Я даже не заметил, как кончился лес, как  прошагал я через небольшой кустарник  и вышел на опушку. И на этой самой опушке горел костерок, над которым утробно побулькивал котелок с кашей, а рядом с костерком сидели двое -  золотоволосая девчонка лет 13-ти-14-ти, одетая в голубое просторное платье, спадающее до пят, с толстенной косой , спускающейся почти до колен и седой, как лунь, дед, с длинными, спадающими ниже плеч волосами и густой белой бородой, опускающейся на грудь. На нем была простая холщовая серая рубаха, подпоясанная веревкой, кожаные черные штаны, а босые ноги старик грел, вытянув к костру…  Девчонка глянула на меня исподлобья и мне то ли показалось, то ли и впрямь в глазах мелькнула смешливая искорка. Дед медленно повернул голову и поднял на меня тяжелый взгляд. Несмотря на то, что возраст его был явно уже более чем солидный, глаза казались молодыми, живыми. Что-то до боли теплое и родное было в этом странном старике, казалось, что встретился я с давным-давно потерянным, но очень родным человеком. Стоя перед ним, я ощущал себя каким-то мелким чуть проштрафившимся пацаненком, который прибежал к дедушке и пытается слукавить, чтобы избежать выговора,  и, в то же время, страха не было, наоборот, взгляд старика притягивал к себе. Строгий и, в то же время, слегка лукавый он, казалось, просвечивал тебя насквозь. И только на самой-самой глубине серых глаз таилась неизбывная глубокая печаль, от которой мурашки пробежали по коже. Пробежали и исчезли, как будто порыв ледяного ветра, вырвавшегося из каких-то мрачных недосягаемых глубин, на миг остудил жар июльского солнца.

-Ну, здравствуй, воин – тяжелым басом пророкотал старик.

-Здравствуй… отец - не знаю, что, заставило меня именно так обратиться к нему. И в этот момент силы оставили меня, небо резко накренилось, я инстинктивно попытался принять такое положение, чтобы оно оставалось над головой, но земля вдруг рванулась мне в лицо и я отключился.

Сколько я пролежал так,  не знаю. Очнулся оттого, что кто-то плеснул мне на лицо почти ледяной водой. С трудом разлепив веки, я увидел искорки в девчоночьих глазах.  Это была все та же девочка, которую я заприметил, когда только вышел на опушку. На губах ее играла улыбка. – Он очнулся, дедушка – крикнула она куда-то в сторону. – Очнулся, говоришь? -  ну вот и славно! На фоне синего, чуть покрытого облачками неба возникла голова старика. - Ну, вот что, воин, устал ты, вижу, да и изгваздался изрядно. Прими-ка пока баньку, а потом поедим, да поговорим… Эй, неслух, подь сюды, - позвал он кого-то, пока невидимого мною. Я слегка повернул голову и увидел какого-то несуразного детину, словно только что сошедшего со страниц русской сказки – здоровый, плечистый, волосы русые, густые вьющиеся, кажется, будто они блестят на солнце. Лицо добродушное, улыбка до ушей, разве что немного глуповатая,  - ну вылитый сказочный дурачок.  Как и дед одет в какую-то холщовую рубашку, подпоясанную веревкой, а на ногах лапти – самые настоящие лапти!,  в руках здоровенный колун, видно только что дрова рубил.

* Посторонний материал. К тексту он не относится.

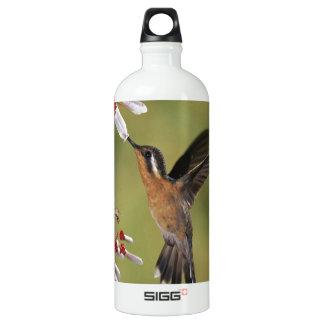 Hummingbird Feast Aluminum Water Bottle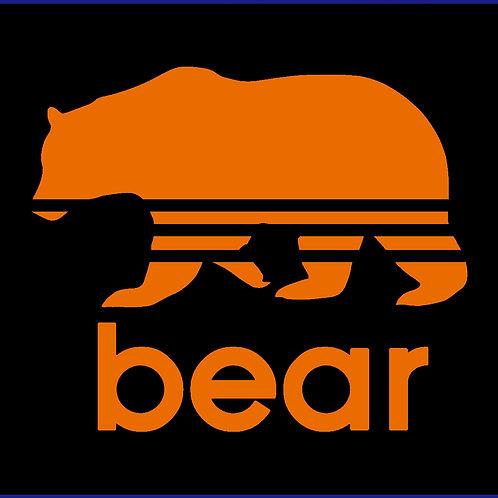 BEAR 3 / CSC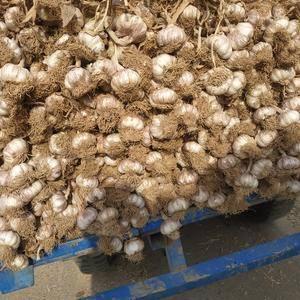 本人代办十年常年购销优质紫红皮蒜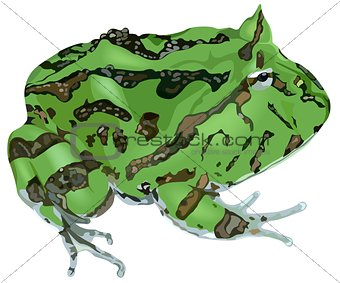 Amazonian Horned Frog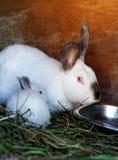 Маленький кролик и кролик матери Стоковое фото RF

– Ну что, Горынька, баньку-то натопил?

– А как же! - прогундел детина – голос у него оказался чуть ли не ниже, чем у старика, как ты велел, дедушка, славную баньку справил!

- Ну вот и славно, поди, помоги воину помыться-то, а то  видишь, человек еле на ногах стоит!

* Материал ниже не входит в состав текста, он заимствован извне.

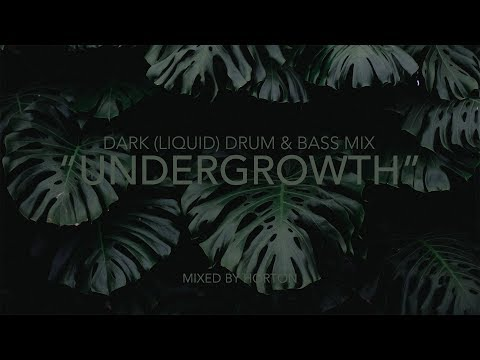 """Undergrowth"" ~ Dark Drum & Bass Mix"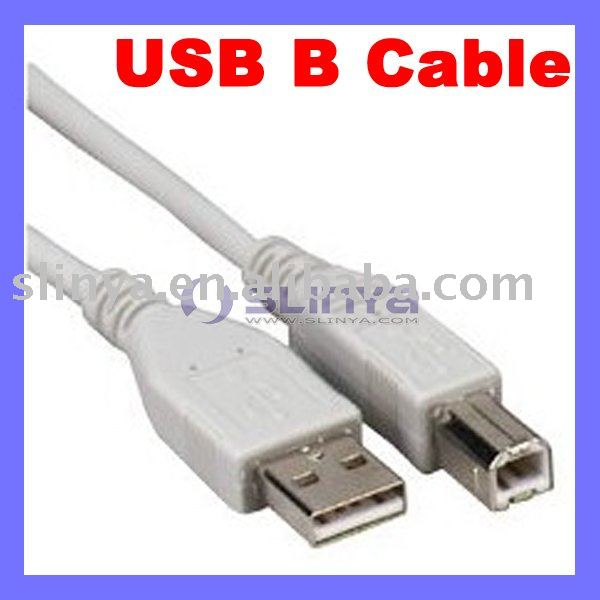 Computer USB A B USB Male Cable Printer Connector for HP / Canon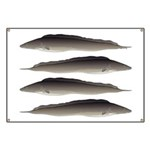 Aba African Knifefish Banner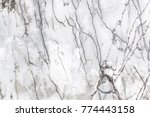 white marble texture with... | Shutterstock . vector #774443158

– Это запросто, с превеликим удовольствием!

Я протянул детине руку, надеясь, что он поможет мне встать, но он, даже не обратив внимания на мой жест, наклонился, подхвтил меня под спину и без всяких видимых усилий взял на руки, как младенца. – Не боись, братишка, - пробасил он, - сейчас в баньке попаришься, мигом вся хворь да тяжесть пройдет.

Как я парился в той баньке, как охаживал меня душистым березовым веничком этот молодец с фигурой циркового силача, как, потом, в чем мать родила, прыгали мы в протекавшую под косогором, на котором та банька стояла, речку, лучше и не вспоминать. Когда совершенно обновленный, свежий и полный сил я вышел в предбанник, там уже лежала моя выстиранная и чудесным образом высохшая, аккуратно сложенная форма,  сверху лежал ремень и невесть откуда взявшийся, потерянный мной нож. Только вот сапог не было, а вместо них стояли новенькие чистые лапти, точь-в-точь, как те, что были на Горыньке – оказалось это и на самом деле его имя – разве что поменьше размером – как раз мне впору пришлись.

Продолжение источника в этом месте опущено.